- [Your task] Would you transfer the part of the items that opens with the line containing "What is the separation" and closes with the last of the items into your reply in full, requests included, adding 43 to every distance value in the answers?
[BEGIN Data records]
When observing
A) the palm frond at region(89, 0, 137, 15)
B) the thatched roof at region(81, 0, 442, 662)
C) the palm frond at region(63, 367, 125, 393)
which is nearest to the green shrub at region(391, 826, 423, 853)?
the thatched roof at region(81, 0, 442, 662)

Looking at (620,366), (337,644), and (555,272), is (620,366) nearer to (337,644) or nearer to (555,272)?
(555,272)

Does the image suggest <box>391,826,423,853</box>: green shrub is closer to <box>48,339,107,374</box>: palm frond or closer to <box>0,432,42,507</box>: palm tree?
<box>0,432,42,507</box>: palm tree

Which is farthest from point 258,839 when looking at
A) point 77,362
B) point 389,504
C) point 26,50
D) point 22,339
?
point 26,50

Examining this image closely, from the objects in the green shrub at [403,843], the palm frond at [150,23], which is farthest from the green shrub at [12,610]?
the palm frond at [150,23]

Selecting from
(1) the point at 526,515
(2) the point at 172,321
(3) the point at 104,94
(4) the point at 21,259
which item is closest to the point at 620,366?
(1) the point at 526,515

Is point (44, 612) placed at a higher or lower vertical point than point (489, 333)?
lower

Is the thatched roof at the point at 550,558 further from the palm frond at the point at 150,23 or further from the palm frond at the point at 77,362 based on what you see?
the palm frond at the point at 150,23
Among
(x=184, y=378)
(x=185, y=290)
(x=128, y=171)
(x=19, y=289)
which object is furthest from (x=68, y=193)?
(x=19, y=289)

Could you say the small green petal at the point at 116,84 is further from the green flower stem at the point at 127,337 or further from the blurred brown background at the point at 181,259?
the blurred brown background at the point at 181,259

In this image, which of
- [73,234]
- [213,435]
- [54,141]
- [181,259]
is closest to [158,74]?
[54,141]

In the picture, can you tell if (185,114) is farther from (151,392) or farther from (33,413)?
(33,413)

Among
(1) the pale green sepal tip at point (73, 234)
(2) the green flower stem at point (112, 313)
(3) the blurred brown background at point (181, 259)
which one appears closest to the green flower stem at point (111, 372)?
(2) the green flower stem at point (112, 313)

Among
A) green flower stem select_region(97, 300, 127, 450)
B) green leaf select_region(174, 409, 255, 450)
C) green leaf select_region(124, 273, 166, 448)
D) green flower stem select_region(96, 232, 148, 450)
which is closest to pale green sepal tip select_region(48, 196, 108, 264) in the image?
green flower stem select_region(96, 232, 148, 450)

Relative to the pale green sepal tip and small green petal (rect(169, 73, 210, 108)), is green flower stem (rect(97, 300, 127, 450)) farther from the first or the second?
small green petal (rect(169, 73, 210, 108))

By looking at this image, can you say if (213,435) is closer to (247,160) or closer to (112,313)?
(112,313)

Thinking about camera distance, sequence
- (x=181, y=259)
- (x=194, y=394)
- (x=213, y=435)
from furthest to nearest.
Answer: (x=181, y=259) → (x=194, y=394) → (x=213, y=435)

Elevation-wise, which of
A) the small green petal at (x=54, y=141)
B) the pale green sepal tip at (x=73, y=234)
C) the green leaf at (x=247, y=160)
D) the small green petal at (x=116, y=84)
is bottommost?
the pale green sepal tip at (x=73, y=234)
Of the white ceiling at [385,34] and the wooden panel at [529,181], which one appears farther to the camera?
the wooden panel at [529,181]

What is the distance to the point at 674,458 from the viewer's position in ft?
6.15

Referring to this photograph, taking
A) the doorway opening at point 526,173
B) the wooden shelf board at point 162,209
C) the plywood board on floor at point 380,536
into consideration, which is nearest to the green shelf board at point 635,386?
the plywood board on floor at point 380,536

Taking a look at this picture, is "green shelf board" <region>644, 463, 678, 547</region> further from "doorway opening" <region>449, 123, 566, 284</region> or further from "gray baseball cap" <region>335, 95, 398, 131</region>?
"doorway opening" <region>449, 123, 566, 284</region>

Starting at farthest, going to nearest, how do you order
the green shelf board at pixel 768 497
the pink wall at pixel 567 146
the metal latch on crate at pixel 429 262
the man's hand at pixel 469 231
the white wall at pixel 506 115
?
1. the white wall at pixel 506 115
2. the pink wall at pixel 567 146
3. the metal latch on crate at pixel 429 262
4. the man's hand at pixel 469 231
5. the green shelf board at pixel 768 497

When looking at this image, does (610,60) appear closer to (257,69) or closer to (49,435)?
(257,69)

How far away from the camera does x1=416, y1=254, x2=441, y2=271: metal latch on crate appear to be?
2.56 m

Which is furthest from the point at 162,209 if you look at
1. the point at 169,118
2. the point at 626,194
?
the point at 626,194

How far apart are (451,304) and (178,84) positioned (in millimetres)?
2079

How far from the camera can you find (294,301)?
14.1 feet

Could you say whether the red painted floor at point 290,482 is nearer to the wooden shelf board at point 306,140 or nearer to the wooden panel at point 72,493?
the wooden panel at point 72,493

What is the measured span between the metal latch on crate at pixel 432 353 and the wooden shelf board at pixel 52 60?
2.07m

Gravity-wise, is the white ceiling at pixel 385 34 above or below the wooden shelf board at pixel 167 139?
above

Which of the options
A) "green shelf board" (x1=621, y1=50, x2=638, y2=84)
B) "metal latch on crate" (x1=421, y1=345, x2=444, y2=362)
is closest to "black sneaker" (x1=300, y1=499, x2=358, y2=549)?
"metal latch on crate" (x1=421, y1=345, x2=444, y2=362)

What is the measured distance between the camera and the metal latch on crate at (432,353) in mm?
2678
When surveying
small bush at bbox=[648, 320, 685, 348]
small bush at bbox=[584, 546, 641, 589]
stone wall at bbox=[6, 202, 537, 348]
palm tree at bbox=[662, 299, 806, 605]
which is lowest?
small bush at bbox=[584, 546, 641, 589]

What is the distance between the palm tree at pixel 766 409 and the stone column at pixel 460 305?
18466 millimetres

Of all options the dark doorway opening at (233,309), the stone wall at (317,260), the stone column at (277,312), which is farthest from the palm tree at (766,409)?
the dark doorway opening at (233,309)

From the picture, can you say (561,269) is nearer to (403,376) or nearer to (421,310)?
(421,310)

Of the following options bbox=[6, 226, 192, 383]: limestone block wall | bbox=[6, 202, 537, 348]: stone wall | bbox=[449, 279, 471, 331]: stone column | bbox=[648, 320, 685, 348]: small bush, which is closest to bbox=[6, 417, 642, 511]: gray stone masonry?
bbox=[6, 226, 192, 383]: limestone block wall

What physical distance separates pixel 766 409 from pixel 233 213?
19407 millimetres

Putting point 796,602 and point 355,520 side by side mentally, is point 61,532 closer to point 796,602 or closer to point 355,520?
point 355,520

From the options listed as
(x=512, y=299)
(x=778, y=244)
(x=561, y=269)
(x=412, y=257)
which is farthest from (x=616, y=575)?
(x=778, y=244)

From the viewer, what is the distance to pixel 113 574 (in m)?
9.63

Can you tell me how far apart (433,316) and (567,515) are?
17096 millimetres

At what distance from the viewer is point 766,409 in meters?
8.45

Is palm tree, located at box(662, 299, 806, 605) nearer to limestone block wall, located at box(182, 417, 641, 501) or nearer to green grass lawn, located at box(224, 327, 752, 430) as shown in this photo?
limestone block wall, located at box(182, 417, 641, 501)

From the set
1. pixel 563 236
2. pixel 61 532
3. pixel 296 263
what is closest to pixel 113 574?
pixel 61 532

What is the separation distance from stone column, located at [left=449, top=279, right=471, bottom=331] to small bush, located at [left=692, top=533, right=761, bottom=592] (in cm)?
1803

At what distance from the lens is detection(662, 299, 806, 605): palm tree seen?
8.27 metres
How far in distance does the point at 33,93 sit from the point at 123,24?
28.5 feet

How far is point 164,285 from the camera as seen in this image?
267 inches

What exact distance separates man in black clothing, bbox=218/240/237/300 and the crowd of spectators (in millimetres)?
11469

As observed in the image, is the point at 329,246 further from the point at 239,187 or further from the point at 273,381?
[END Data records]
- [Exercise answer]
What is the separation distance from stone column, located at [left=449, top=279, right=471, bottom=331] to small bush, located at [left=692, top=533, right=761, bottom=592] (in cm)?
1846

At what distance from the lens is detection(662, 299, 806, 605): palm tree seen?
51.27 metres
How far in distance does the point at 33,93 sit from the point at 123,24?
71.5 feet

How far is point 164,285 from the camera as seen in this image?
310 inches

What exact distance separates man in black clothing, bbox=218/240/237/300 and the crowd of spectators (in millimetres)?
11512

As observed in the image, is the point at 329,246 further from the point at 239,187 or further from the point at 273,381?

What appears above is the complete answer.